そうは言いつつも、特にインドにとって中国は歴史的に安全保障、政治外交、経済といったあらゆる側面で歴史的な脅威であるという事実には変わりはなく、インドにとって、ソ連・ロシア及び欧米日本との関係強化は、こうした中国への対応であったことも確かである。こうした中では、中国の影響力を弱める新たなサプライチェーンの構築や「一帯一路」とは別のインフラ支援等で日米等とインドとの利害関係は一致しているが、他方でそこには先進国と途上国(新興国)という溝もある。こうした要素を考慮しながら、著者は「(日本が)インドと距離を置く選択肢があるか」と自問しているが、結論的には、それは得策ではない、ということになる。なぜならインドが経済力や軍事力で米中と並ぶ日は遠くなく、その国力を無視することはできない。「インドという国は、いくら嫌でも、厄介でも、やはり関わらざるを得ない」のだ。それではそうしたインドとどの様に関わっていくのか?
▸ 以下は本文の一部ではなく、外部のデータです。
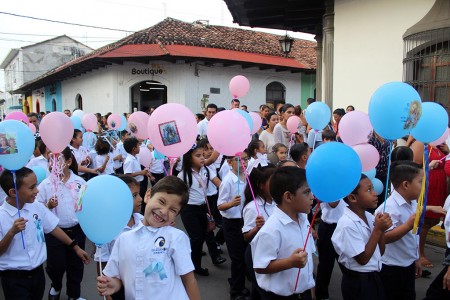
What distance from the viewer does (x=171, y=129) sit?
3445 millimetres

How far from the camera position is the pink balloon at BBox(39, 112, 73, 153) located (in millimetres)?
4012

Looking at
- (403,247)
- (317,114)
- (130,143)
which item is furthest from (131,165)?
(403,247)

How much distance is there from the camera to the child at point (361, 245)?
242 cm

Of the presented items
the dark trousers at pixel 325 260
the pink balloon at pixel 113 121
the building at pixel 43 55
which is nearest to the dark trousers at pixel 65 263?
the dark trousers at pixel 325 260

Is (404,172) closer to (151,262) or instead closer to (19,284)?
(151,262)

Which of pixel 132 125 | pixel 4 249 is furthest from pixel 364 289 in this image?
pixel 132 125

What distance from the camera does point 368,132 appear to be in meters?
4.23

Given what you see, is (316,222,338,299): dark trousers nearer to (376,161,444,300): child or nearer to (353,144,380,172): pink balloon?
(353,144,380,172): pink balloon

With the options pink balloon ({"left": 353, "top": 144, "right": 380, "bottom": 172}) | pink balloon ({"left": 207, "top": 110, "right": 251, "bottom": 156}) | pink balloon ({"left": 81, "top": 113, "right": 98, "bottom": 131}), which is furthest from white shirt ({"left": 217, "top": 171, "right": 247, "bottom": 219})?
pink balloon ({"left": 81, "top": 113, "right": 98, "bottom": 131})

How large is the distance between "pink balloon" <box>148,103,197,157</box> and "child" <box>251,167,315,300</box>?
124 cm

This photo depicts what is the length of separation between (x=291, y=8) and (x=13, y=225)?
29.0ft

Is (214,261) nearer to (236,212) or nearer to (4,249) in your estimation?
(236,212)

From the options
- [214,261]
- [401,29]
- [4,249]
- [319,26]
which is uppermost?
[319,26]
結論はある意味ありふれている。インドは、欧米豪などの西側や、中露の「どちらか」を選択する可能性はなく、「自国の利益の観点から主体的に行動できる」「政略的自立性」を捨てることはないことから、日本を含めた西側諸国は、この国に対しては個別の課題毎に、総体的な現状分析に基づく実利的な対応をしていくしか選択肢はないだろうということになる。それは繰り返しになるが、新たなサプライチェーンの構築や「一帯一路」とは別のインフラ支援といったインドとの利害関係が一致している分野での協力を地道に進めていくしかない、ということになる。この国への日本企業の進出も増えてはいるものの、在留邦人数1万人といったところは、中国のそれの1/10、タイの1/8、ベトナムや台湾の半分にも満たない水準で、また進出企業も州毎の制度の違い等で苦労しているというが、それは逆に言うと、まだまだ成長の余地があるということである。「厄介な国」ではあるが、やはり中長期的展望に基づく政略的対応はしていかなければならない。そうしたありふれた結論ではあるが、それなりの納得感をもって読了したインド論であった。